BaRatin-tools / BaRatinAGE

BaRatin Advanced Graphical Environment
GNU General Public License v3.0
4 stars 0 forks source link

handle long limnigraph regarding speed (loading/saving), memory usage and file sizes #52

Open IvanHeriver opened 4 months ago

IvanHeriver commented 4 months ago

Currently large limnigraph with uncertainties result in:

I had a project where a long limnigraph (more than 44000 time steps) which was used to compute two differents hydrographs:

I think these issues call for the following measures:

Let me know if other options to better manage long limnigraph within BaRatinAGE can be implemented.

benRenard commented 4 months ago

related to issue #40

I agree with your last point that Q(t) spaghettis are the main problem. In v2 there was an option to enable/disable the saving of spaghettis within the project bar.zip file, so it's probably an approach we could re-implement. Maybe it could be made more flexible, by e.g. asking the user a maximum file size above which the saving of spaghettis is disabled. Or at the contrary it could be made less flexible, by never saving the spaghettis (only the envelops). But in any case, a useful feature would be to ask the user if she/he wishes to export the spaghettis: this way it's still re-usable downstream BaRatinAGE, but it doesn't bloat the bar.zip project file.

There are a few tricks in issue #40 to improve memory or CPU time, but I'm not sure it should be the job of BaRatinAGE to implement them, and in any case there will always be instances with massive spaghetti files, so we should find a way to handle it properly.

IvanHeriver commented 4 months ago

Exporting spagettis of a prediction in BaRatinAGE v2 is not possible, right? The user had to go look for it in the bar.zip file. In v3, this is also currently not possible.

The approaches you suggest are interesting but it seems a bit overly complicated for a feature not many people use (I might be wrong).

Here is another simpler idea:

  1. spaghettis of predictions are simply never saved (exept if it has only one column, which is the case of maxpost prediction) in the project file
  2. in the RC and Qt panels, add a result tab with a button to download the spagettis of each prediction experiment
  3. if the project is reopened, spaghettis are lost, buttons are greyed out, and a message says: "to retrieve the prediction samples, BaM needs to be rerun" or something similar.

Point 1 could be quite simply implemented for version 3.0.0 and point 2 and 3 be implemented in future version.

I tested not zipping spagetti files, resutling files are way samller and managable (e.g. from 26Mb to 3.5Mb).

However, this doesn't fix the big project file issue when there are long time series with stage errors because the stage error matrix is still saved.
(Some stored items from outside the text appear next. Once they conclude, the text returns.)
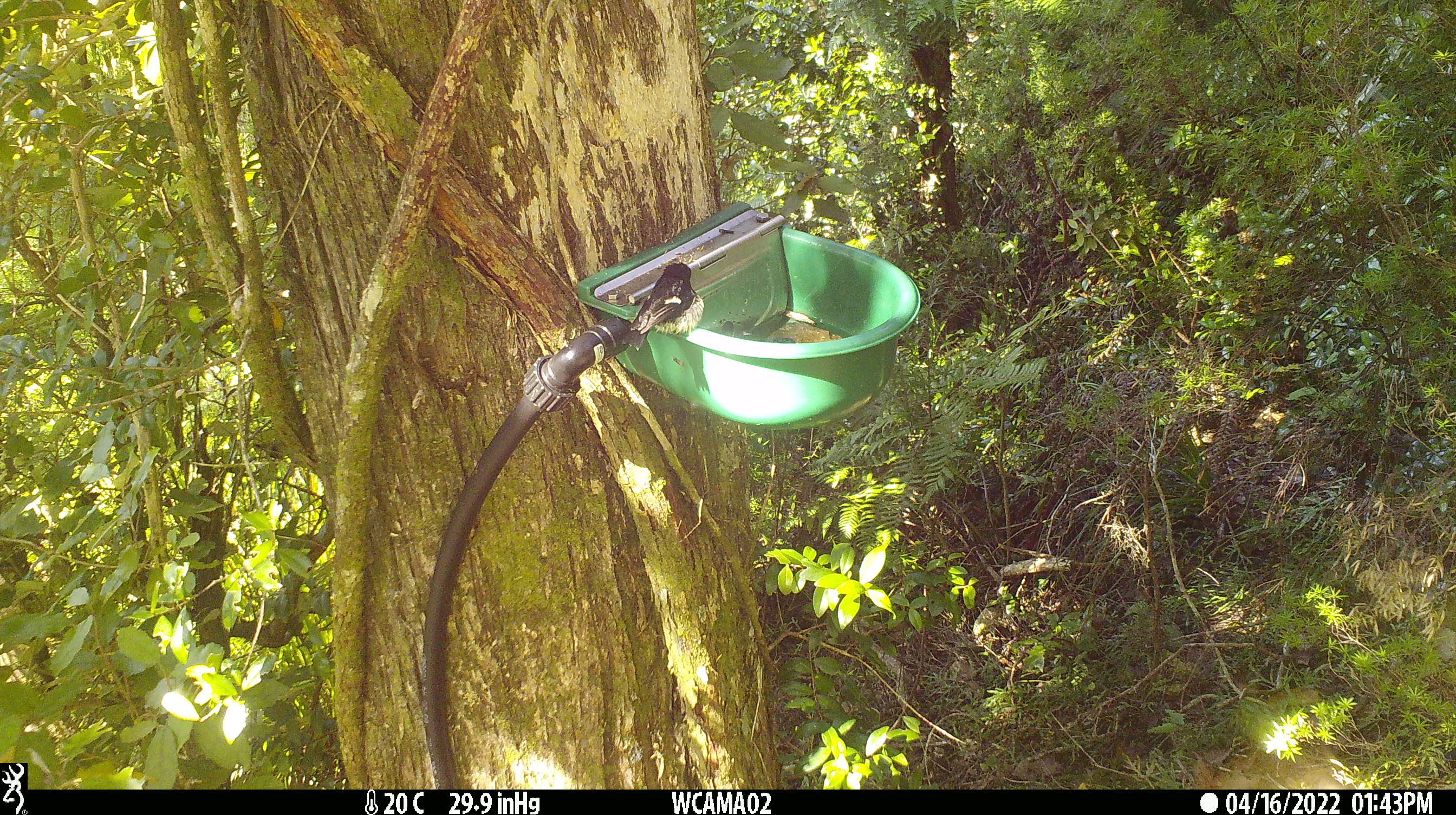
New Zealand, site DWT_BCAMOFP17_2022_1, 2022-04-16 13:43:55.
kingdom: Animalia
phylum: Chordata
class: Aves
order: Passeriformes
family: Petroicidae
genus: Petroica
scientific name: Petroica macrocephala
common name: tomtit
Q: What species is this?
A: Tomtit (Petroica macrocephala).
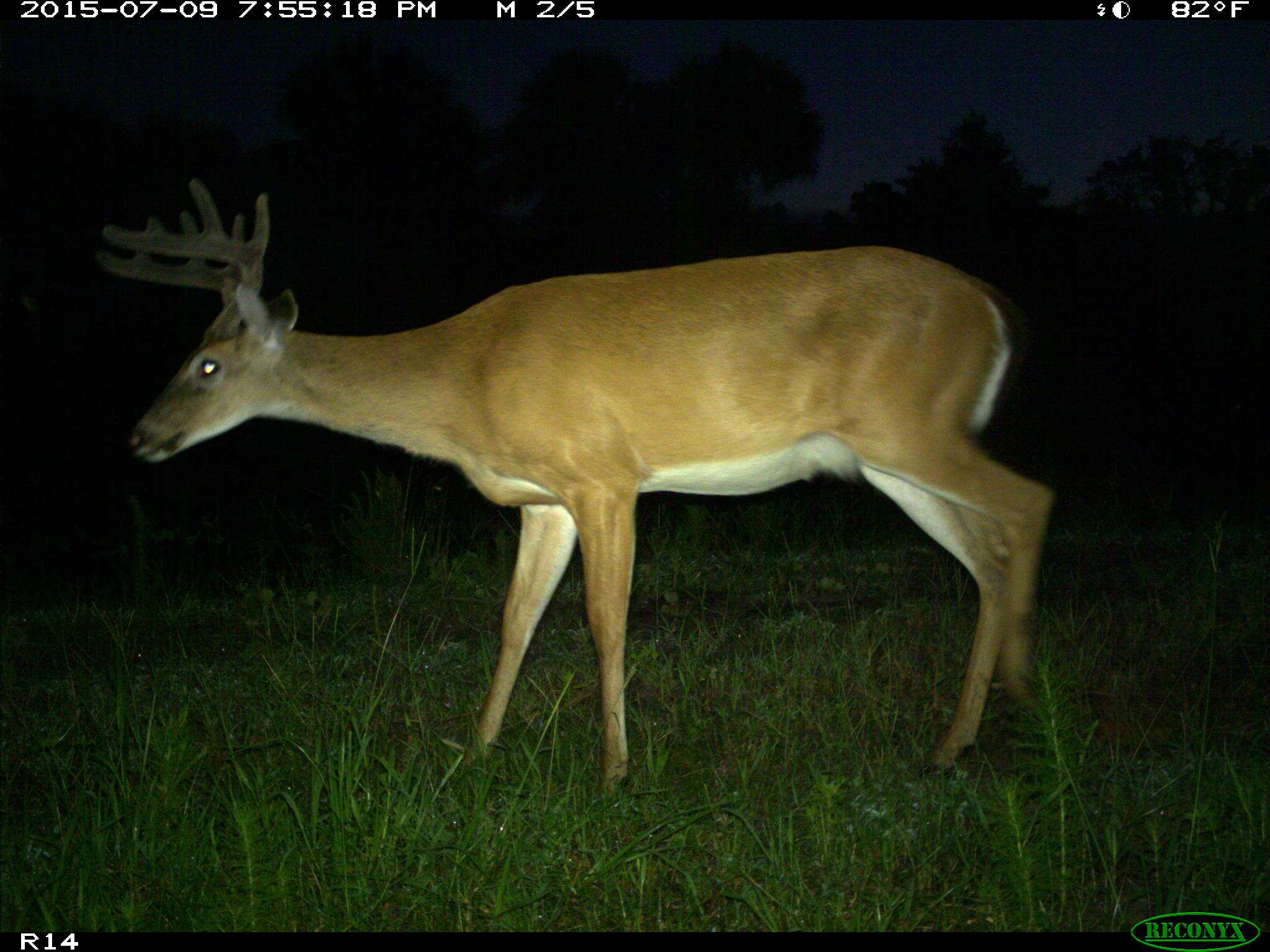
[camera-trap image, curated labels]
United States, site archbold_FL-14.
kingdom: Animalia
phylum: Chordata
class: Mammalia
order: Artiodactyla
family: Cervidae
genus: Odocoileus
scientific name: Odocoileus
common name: deer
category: unidentified deer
Unidentified deer (deer) (Odocoileus).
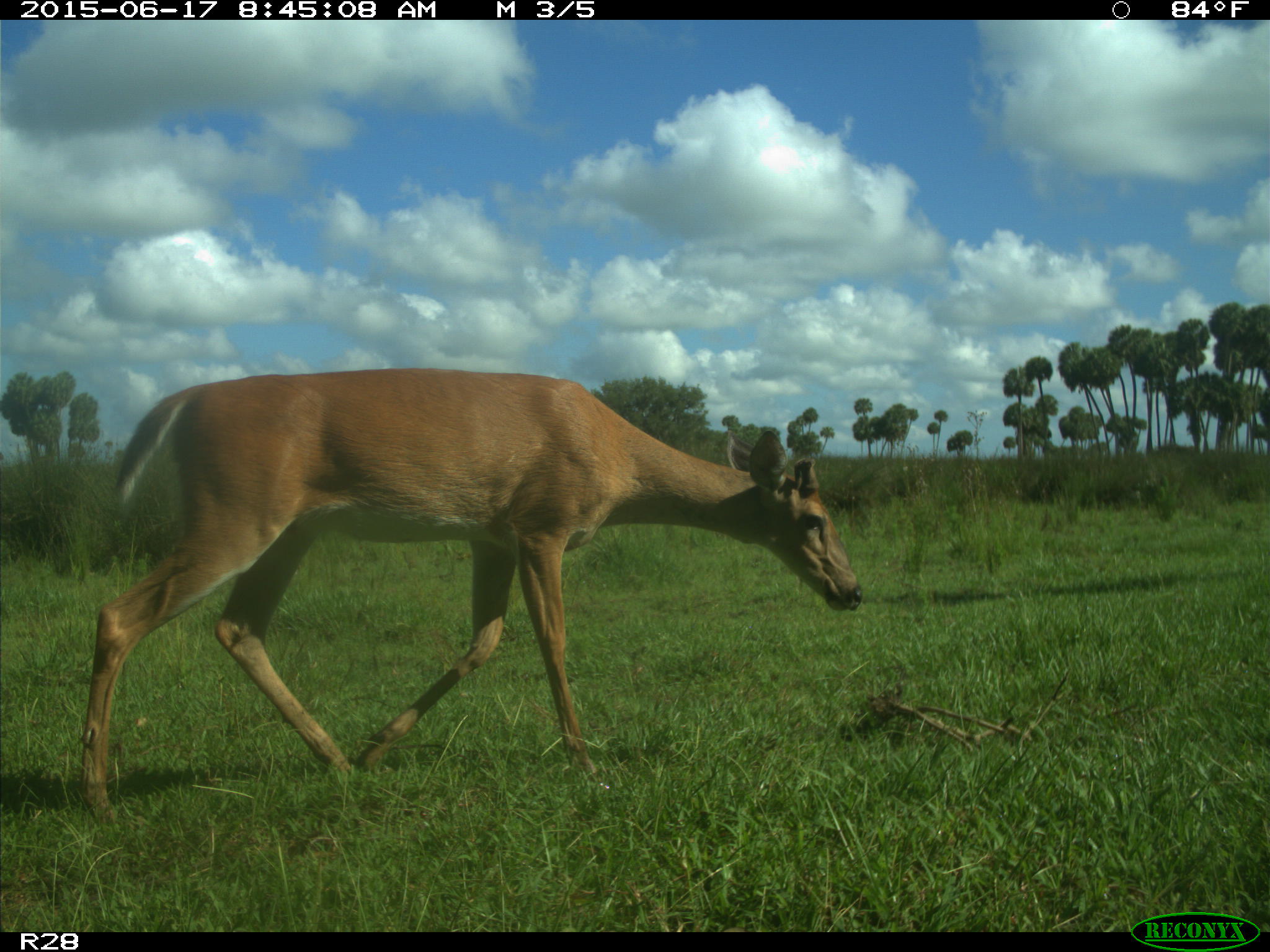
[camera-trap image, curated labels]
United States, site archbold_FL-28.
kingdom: Animalia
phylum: Chordata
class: Mammalia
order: Artiodactyla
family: Cervidae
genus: Odocoileus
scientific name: Odocoileus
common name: deer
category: unidentified deer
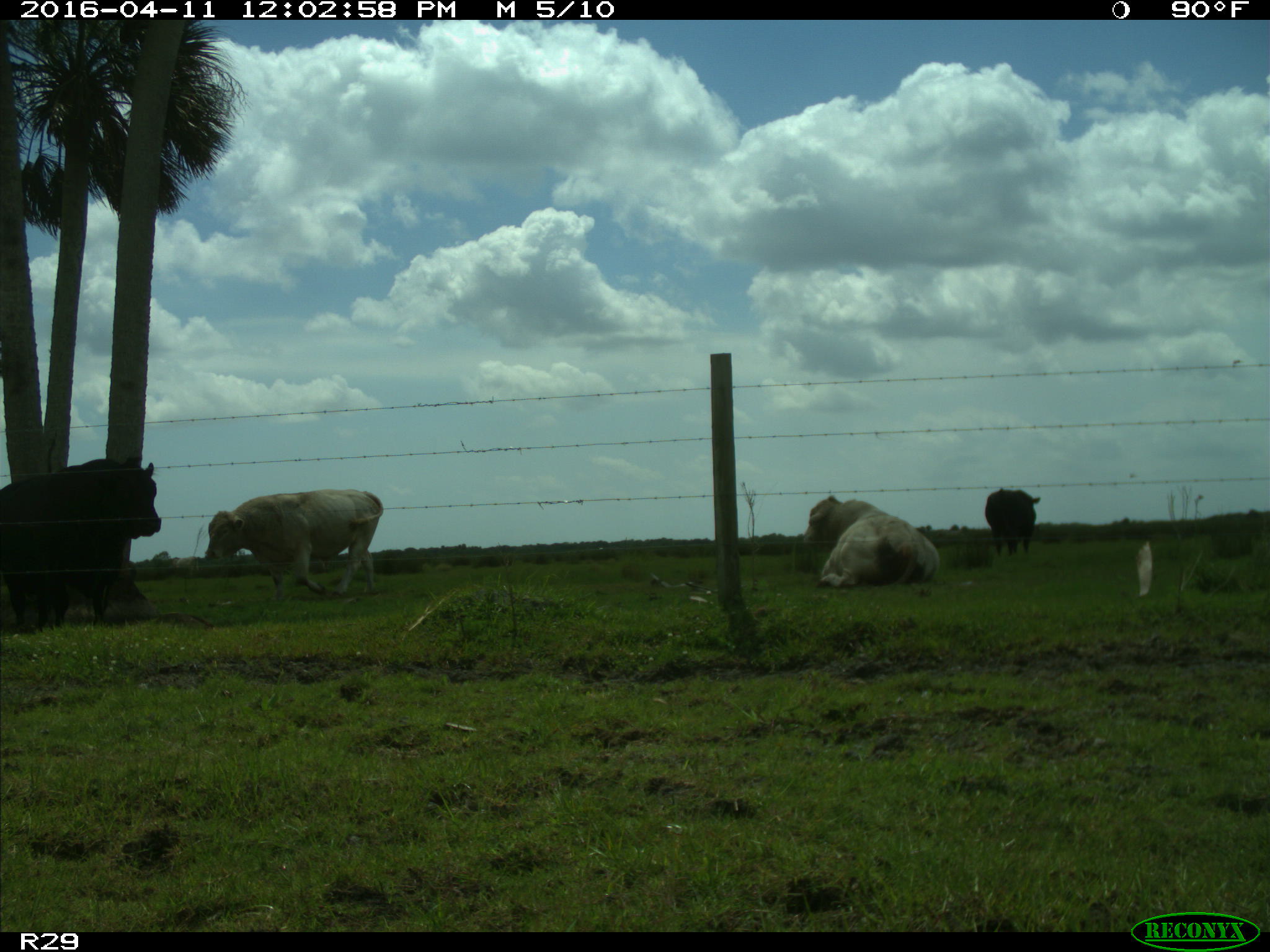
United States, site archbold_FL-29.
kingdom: Animalia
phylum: Chordata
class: Mammalia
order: Artiodactyla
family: Bovidae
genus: Bos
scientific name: Bos taurus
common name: domestic cow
Bos taurus (domestic cow).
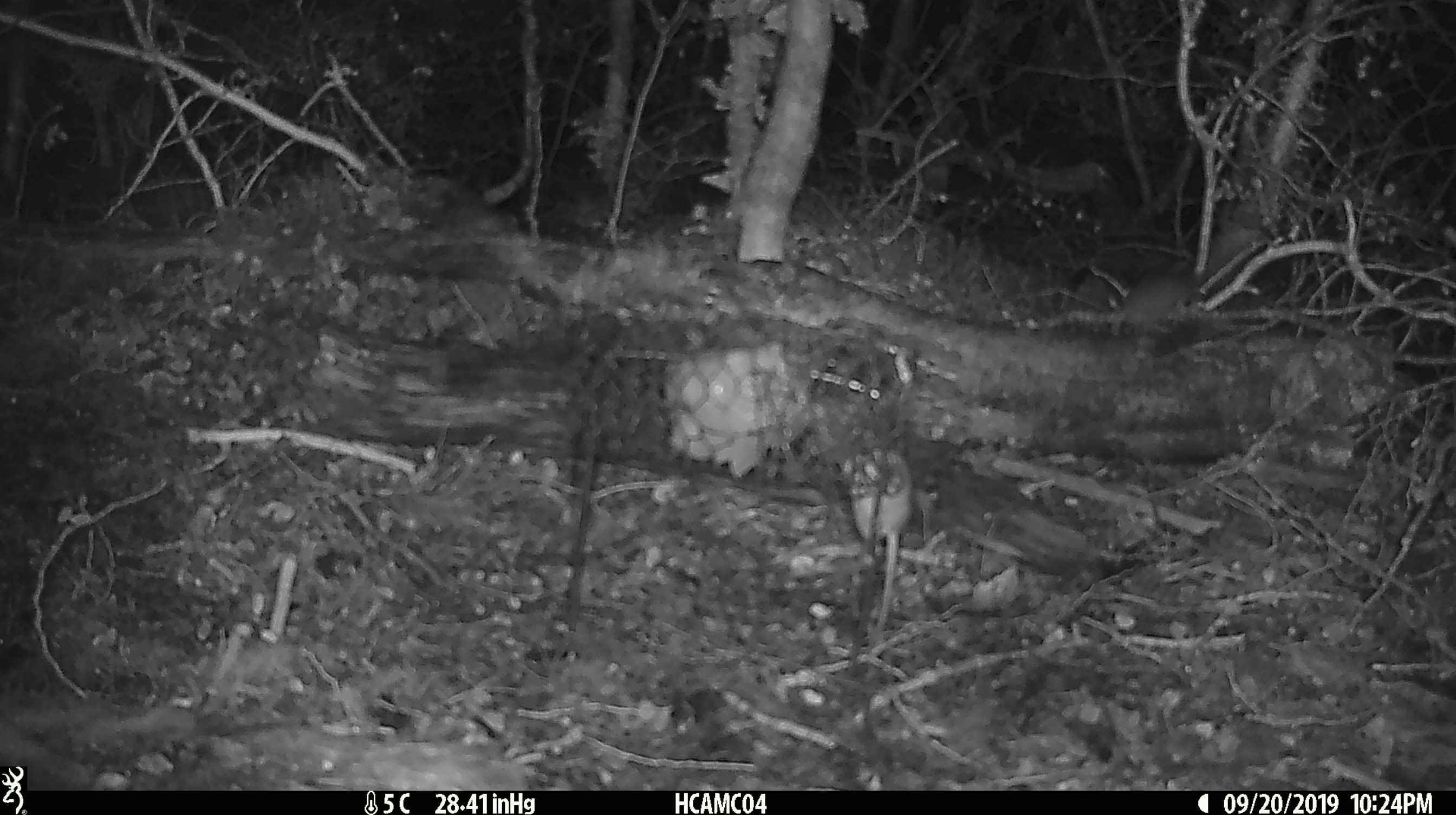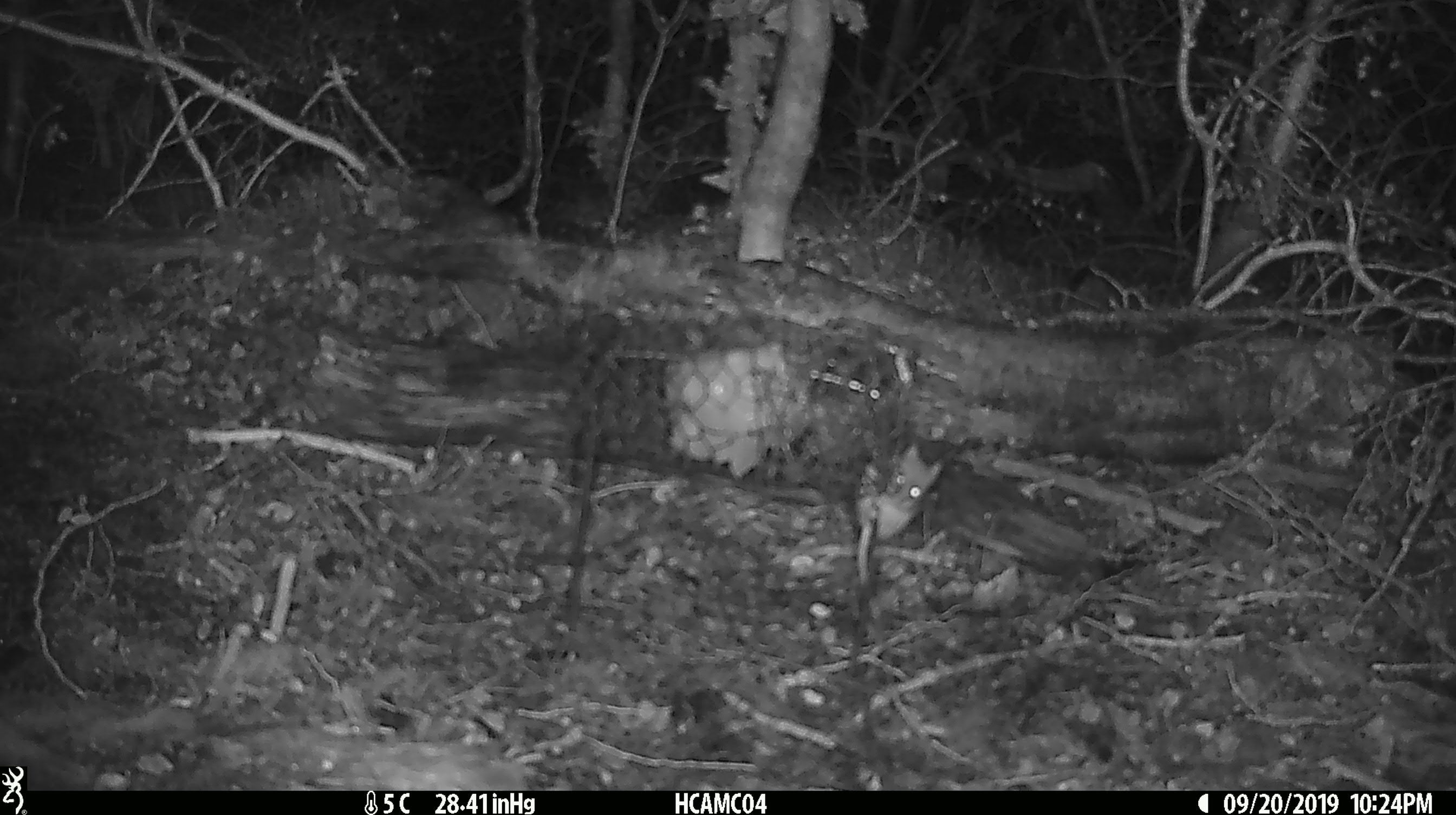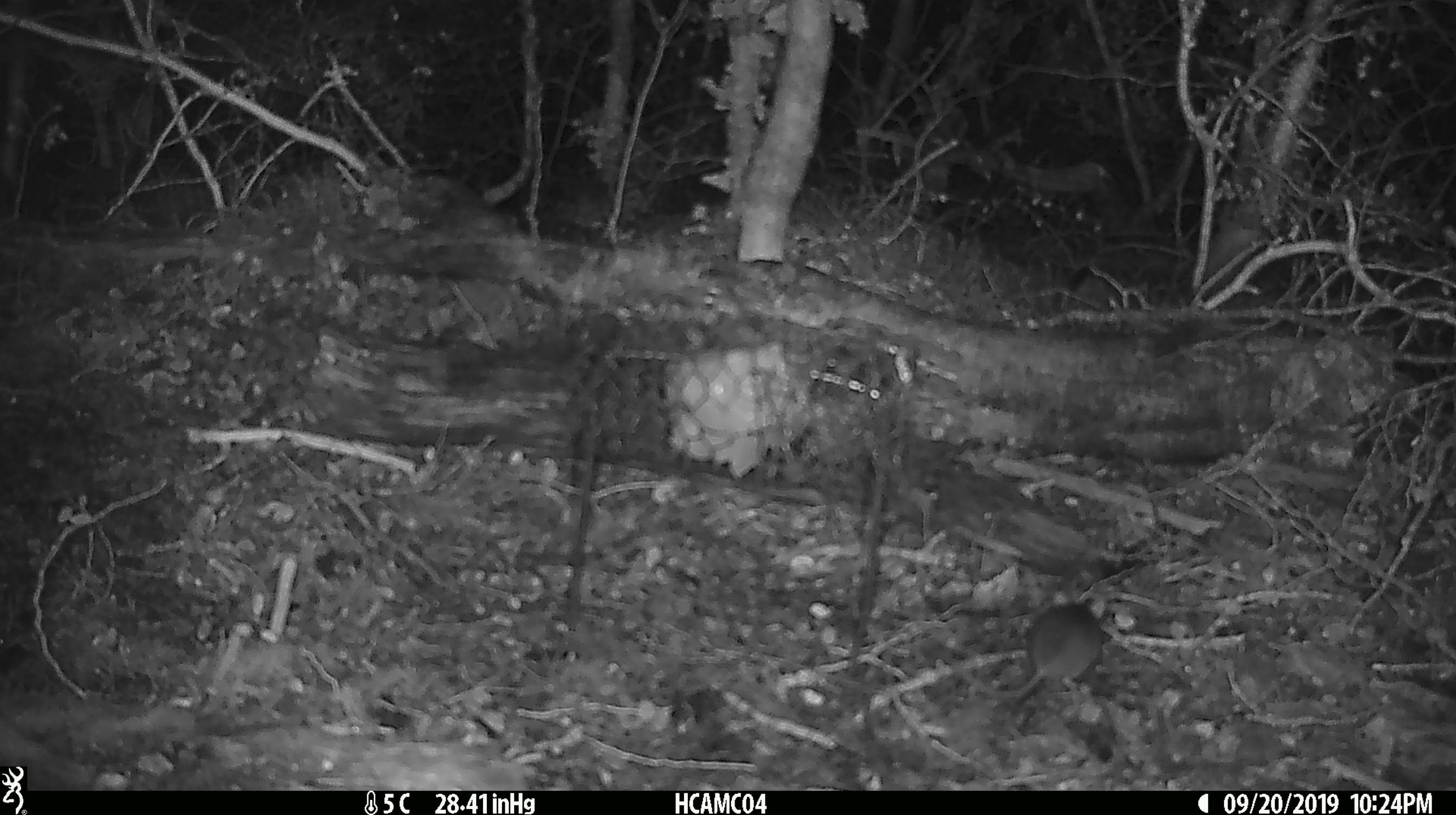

Maybe a possible fix would be to use a seed with the random number generator and save the seed instead of the matrix. But the problem will then be the project loading time (it is very intensive to build such an error matrix).

benRenard commented 4 months ago

OK with your approach for RC and Qt spaghettis.

Why is it so important to save the stage spaghettis? Couldn't we use the same approach and not save them, while offering a way to download them if the user wishes?

In particular, I don't understand why you need to generate the stage spaghettis when loading the project: in my eyes they only need to be generated before performing a prediction experiment that requires it (e.g. total uncertainty on Qt). And even if it is a bit intensive, I don't think it's as intensive as passing them through the RC equation to compute Qt spaghettis.

IvanHeriver commented 4 months ago

Currently stage spaghettis are computed when loading a stage time series to (1) compute the uncertainty envelop, (2) be visible (and exportable) in a table within the limnigraph panel and (3) be used any time a discharge time series is computed.

I chose the approach because I wanted the sampled stage errors to remain the same after saving and reloading the project and for all the children discharge time series. However, as I stated in my previous comment, using a seed (probably possible but I haven't checked) might solve this particular issue.

Computing the stage errors only when required (e.g. to compute Qt spaghettis, or if the user request the spaghettis to export them) as you suggest seems to be the way to go.

It is indeed less intensive than computing Qt spaghettis but it can still take a few seconds. But I find it less problematic than taking time on project load (which is already pretty slow) or to store the entire matrix in the project file which takes a lot of space AND is slow to unzip and read.

Changes to how stage errors are managed within BaRatinAGE is not that straightforward I think. But it might still be worth the effort for version 3.0.0 since the large file project file are significant issue in my opinion. It might also affect project file structure (and I know how painful it can be to handle several file versions).